Content starts

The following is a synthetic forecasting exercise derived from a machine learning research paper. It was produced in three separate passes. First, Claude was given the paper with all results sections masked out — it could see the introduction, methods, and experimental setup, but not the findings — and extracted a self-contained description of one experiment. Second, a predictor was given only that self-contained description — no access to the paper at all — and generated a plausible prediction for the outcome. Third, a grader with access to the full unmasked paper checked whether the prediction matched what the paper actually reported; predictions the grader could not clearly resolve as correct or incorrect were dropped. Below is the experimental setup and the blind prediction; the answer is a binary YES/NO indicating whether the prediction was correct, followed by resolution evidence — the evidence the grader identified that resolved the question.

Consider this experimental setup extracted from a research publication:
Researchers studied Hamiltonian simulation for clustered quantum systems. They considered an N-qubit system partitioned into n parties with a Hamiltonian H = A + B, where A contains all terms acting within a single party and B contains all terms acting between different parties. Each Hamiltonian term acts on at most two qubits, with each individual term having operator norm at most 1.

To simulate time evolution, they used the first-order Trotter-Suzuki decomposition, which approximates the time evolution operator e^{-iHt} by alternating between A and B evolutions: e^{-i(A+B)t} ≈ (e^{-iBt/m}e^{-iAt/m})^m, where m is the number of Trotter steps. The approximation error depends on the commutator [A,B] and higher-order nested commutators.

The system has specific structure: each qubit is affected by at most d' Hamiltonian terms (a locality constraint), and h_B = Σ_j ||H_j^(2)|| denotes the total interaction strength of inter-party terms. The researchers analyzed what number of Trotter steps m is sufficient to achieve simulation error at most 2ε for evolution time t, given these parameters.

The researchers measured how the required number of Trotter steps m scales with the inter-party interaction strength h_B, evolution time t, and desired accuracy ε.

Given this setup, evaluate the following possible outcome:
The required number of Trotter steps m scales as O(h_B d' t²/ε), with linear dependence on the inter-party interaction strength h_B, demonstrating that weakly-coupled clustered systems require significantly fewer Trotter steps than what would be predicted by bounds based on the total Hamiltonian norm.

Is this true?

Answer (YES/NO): YES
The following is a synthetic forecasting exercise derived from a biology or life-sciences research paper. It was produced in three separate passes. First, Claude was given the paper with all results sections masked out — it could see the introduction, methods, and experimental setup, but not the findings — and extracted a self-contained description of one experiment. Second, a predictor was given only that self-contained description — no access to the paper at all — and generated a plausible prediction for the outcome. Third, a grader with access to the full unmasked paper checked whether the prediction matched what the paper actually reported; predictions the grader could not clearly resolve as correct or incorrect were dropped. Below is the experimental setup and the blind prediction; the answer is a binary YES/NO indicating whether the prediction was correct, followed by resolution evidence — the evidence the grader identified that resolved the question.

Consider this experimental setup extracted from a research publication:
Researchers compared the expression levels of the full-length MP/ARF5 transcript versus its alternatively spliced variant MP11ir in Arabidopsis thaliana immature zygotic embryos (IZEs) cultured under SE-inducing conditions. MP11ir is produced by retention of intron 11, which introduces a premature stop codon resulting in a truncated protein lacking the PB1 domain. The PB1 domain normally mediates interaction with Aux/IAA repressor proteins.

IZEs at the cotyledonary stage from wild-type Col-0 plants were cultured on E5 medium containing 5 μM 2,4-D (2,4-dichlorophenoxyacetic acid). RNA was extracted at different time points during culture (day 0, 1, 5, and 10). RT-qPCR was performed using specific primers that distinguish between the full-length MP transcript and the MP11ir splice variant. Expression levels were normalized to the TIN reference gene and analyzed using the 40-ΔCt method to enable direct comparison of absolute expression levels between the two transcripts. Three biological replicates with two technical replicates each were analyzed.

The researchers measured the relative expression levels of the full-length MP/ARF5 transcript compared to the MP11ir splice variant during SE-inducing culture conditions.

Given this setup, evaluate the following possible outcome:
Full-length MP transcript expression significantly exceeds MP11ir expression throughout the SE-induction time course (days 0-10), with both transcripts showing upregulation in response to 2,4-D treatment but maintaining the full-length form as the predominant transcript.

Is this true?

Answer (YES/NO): YES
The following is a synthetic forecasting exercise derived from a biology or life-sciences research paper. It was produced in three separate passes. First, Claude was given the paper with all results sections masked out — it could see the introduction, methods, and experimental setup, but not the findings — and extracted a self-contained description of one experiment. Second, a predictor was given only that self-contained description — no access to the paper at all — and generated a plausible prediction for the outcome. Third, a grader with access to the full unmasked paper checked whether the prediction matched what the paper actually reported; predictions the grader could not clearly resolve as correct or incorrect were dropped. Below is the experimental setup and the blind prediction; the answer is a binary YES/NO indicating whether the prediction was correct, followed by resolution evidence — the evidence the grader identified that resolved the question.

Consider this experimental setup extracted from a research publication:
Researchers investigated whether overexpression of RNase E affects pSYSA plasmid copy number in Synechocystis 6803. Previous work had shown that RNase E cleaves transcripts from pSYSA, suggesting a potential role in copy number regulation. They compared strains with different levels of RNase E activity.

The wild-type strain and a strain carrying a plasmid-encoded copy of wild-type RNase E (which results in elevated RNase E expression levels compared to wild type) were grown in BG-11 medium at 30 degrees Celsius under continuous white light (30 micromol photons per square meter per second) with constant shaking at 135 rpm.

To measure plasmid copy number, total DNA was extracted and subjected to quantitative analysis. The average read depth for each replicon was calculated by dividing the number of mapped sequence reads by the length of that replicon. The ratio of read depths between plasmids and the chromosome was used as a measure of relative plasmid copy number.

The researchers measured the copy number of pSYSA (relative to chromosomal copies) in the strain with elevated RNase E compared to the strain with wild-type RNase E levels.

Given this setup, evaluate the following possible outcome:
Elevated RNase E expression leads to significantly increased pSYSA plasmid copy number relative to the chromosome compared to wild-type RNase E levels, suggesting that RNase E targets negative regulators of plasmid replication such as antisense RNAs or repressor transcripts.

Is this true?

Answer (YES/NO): YES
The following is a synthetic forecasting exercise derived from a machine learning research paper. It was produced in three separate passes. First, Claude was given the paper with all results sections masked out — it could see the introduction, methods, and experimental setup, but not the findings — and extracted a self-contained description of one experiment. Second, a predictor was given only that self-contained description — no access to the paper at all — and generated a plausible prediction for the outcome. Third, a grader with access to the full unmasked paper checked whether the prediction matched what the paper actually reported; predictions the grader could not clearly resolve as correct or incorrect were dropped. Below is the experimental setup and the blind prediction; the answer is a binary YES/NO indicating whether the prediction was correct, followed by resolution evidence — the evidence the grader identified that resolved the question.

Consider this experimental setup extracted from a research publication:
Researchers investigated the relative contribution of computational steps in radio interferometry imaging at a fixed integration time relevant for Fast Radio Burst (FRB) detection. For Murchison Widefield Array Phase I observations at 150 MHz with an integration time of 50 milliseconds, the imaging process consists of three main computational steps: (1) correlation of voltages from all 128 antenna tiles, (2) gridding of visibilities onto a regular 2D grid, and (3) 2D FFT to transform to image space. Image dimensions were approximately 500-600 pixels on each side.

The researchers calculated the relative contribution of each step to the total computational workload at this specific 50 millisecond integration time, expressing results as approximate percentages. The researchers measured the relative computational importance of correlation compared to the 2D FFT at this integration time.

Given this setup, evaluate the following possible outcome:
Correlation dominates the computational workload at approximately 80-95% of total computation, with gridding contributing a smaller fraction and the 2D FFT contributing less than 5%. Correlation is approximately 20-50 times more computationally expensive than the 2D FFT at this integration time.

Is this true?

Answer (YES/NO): NO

Content ends

▶ **PROBLEM DETAILS**: Every line containing the word "approximately" must be copied from the material above.

▶ **YOUR SOLUTION**:
Researchers investigated the relative contribution of computational steps in radio interferometry imaging at a fixed integration time relevant for Fast Radio Burst (FRB) detection. For Murchison Widefield Array Phase I observations at 150 MHz with an integration time of 50 milliseconds, the imaging process consists of three main computational steps: (1) correlation of voltages from all 128 antenna tiles, (2) gridding of visibilities onto a regular 2D grid, and (3) 2D FFT to transform to image space. Image dimensions were approximately 500-600 pixels on each side.
Correlation dominates the computational workload at approximately 80-95% of total computation, with gridding contributing a smaller fraction and the 2D FFT contributing less than 5%. Correlation is approximately 20-50 times more computationally expensive than the 2D FFT at this integration time.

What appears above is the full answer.